Teks Latihan:
***

MUKADDIMAH
Berkat rahmat Allah SWT, Pergerakan
Mahasiswa Islam Indonesia (PMII) berusaha menggali sumber nilai dan potensi
insan warga pergerakan untuk dimodikfikasi didalam tatanan nilai baku yang
kemudian menjadi dicitra diri yang diberi nama Nilai Dasar Pergerakan (NPD
PMII). Hal ini dibutuhkan untuk memberi kerangka, arti, motivasi, wawasan
pergerakan dan sekaligus memberikan dasar pembenar terhadap apa saja yang akan
dan mesti dilakukan untuk mencapai cita-cita perjuangan sesuai dengan maksud
didirikannya organisasi ini.
Insaf dan sadar bahwa semua ini adalah
keharusan bagi setiap fungsionaris maupun anggota PMII untuk memahami dan
menginternalisasikan nilai dasar PMII itu, baik secara personal maupun
bersama-sama.
BAB I
ARTI, FUNGSI, DAN KEDUDUKAN
1.
Arti
Secara esensial Nilai Dasar Pergerakan ini
adalah suatu siblimasi nilai keislaman dan keindonesiaan dengan kerangka
pemahaman ahlussunah waljama’ah yang menjiwai berbagai aturan, memberi arah,
mendorong serta penggerak kegiatan-kegiatan PMII. Sebagai pemberi keyakinan dan
pembenar mutlak, Islam mendasari dan menginspirasi Nilai Dasar Pergerakan yang
meliputi cakupan akidah, syari'’h, dan akhlak dalam upaya memperoleh
kesejahteraan hidup didunia dan diakhirat. Dalam usaha memahami, menghayati dan
mengamalkan Islam tersebut, PMII menjadikan Ahlussunah wal jama’ah sebagai
manhaj alfkr untuk mendekonstruksi bentuk-bentuk pemahaman agama.

***

Informasi yang Diberikan:
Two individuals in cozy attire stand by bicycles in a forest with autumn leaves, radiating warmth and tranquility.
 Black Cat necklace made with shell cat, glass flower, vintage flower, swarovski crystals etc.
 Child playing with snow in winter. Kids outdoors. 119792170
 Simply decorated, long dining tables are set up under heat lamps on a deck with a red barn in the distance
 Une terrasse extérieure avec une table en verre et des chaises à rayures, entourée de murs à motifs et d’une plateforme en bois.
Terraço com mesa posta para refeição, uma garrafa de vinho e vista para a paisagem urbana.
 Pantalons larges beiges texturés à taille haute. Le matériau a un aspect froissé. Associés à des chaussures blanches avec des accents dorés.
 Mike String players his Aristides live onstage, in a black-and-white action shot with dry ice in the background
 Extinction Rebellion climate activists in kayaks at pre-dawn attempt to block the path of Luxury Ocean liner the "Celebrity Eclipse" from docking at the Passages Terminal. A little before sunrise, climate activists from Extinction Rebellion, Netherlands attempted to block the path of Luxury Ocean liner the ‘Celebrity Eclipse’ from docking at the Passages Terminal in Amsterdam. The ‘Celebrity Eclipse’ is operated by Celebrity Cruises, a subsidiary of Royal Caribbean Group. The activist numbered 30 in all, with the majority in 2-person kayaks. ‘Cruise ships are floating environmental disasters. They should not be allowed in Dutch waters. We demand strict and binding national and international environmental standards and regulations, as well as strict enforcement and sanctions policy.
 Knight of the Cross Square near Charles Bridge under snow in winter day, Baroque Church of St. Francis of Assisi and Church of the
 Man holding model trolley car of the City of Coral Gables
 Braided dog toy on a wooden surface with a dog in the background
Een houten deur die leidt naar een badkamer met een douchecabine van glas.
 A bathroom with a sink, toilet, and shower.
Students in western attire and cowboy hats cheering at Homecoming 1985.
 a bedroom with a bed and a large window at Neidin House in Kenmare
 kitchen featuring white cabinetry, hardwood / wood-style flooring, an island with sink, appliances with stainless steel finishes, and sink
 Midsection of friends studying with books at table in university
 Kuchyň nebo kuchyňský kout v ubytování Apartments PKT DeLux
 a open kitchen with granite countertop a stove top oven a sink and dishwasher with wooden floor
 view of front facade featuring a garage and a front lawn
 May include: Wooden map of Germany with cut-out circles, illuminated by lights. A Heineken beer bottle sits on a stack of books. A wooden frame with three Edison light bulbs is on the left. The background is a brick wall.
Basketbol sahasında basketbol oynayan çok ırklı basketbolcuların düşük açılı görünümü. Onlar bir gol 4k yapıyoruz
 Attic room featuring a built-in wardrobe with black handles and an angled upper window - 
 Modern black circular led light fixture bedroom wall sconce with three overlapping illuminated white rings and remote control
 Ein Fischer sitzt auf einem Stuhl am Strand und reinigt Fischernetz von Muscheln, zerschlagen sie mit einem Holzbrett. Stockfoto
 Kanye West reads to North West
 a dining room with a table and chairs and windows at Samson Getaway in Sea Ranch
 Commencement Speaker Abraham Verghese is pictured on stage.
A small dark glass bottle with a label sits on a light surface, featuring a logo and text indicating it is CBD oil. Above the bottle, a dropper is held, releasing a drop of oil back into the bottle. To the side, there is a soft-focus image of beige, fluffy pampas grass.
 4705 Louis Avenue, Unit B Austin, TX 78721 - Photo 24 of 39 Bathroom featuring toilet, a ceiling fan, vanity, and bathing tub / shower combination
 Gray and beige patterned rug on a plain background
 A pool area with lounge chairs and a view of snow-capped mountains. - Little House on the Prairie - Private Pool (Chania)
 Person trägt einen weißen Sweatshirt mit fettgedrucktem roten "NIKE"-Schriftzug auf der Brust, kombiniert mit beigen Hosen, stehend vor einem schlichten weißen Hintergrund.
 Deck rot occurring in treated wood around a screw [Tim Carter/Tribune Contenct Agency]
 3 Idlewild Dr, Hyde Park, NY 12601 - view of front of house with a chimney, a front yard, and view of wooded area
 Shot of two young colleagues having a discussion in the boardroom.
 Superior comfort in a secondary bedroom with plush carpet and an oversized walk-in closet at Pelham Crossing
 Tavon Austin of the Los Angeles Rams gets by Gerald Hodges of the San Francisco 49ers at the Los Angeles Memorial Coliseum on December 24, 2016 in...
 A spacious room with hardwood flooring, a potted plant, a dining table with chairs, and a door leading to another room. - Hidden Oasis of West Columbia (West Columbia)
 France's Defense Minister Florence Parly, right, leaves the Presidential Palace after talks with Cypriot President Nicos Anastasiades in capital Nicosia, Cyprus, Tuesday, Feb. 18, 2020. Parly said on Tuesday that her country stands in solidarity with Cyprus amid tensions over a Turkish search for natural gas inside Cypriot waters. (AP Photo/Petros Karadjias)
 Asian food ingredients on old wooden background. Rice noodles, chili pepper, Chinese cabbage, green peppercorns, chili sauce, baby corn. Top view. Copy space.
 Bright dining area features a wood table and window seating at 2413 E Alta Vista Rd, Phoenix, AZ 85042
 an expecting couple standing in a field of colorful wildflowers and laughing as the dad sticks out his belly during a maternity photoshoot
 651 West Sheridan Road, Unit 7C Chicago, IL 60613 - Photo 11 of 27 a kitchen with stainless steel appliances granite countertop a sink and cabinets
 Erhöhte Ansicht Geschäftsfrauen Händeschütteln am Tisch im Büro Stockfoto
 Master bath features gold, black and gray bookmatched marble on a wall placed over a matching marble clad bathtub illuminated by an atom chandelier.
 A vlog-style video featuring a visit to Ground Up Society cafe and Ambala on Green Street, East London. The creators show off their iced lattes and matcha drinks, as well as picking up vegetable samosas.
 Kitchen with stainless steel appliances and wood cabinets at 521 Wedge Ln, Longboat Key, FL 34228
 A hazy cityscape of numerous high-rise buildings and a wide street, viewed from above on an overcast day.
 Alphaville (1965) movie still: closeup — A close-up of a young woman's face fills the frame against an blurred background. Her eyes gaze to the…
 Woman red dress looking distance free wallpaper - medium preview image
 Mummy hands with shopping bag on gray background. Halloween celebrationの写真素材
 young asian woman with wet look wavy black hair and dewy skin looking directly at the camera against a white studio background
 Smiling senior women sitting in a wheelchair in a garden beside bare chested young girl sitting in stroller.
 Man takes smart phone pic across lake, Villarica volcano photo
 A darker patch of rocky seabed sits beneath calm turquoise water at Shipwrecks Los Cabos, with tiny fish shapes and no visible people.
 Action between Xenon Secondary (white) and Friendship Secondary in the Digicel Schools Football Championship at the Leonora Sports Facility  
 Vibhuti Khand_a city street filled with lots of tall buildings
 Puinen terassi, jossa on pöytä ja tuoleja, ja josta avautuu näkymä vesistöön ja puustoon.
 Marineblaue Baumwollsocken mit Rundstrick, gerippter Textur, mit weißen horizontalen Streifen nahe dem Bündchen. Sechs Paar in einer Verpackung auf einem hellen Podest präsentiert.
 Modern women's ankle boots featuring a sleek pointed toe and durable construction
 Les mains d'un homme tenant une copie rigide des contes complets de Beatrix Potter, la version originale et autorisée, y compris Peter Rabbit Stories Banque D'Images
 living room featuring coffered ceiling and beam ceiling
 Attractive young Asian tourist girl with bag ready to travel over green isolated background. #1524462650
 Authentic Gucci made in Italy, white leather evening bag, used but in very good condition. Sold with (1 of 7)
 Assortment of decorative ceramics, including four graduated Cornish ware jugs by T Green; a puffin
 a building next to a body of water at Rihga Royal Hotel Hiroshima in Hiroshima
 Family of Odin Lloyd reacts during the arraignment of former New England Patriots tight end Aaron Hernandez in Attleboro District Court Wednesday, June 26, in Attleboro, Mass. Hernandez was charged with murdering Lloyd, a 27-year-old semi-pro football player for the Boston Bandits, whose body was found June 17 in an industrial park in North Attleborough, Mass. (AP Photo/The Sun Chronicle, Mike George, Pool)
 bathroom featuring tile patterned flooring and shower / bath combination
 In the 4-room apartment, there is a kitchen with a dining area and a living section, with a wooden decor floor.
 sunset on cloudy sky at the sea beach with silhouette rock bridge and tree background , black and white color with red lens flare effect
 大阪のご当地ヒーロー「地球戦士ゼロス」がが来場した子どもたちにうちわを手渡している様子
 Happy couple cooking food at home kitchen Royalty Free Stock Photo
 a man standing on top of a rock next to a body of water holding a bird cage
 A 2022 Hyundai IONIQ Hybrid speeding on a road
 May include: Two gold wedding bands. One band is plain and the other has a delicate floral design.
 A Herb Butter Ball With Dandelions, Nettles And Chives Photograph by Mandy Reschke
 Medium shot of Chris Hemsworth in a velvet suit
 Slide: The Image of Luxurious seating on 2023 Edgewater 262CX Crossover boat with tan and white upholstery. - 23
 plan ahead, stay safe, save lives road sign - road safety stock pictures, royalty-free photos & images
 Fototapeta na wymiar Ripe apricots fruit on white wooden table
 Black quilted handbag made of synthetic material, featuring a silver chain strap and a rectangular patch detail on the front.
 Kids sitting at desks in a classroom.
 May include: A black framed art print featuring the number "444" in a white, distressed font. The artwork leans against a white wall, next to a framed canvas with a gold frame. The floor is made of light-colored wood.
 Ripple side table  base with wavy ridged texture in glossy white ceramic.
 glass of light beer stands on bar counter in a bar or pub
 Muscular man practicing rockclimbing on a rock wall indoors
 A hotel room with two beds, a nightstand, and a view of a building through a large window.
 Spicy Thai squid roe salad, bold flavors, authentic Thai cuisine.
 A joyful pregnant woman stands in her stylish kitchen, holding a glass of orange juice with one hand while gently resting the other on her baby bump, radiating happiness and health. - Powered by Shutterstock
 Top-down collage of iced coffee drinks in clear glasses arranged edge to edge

***

Tujuan Tugas:
Menurut teks latihan, apa yang dijadikan PMII sebagai manhaj dalam usaha memahami, menghayati, dan mengamalkan Islam? Jawablah hanya berdasarkan teks latihan.

Jawaban Tugas:
Ahlussunah wal jama’ah.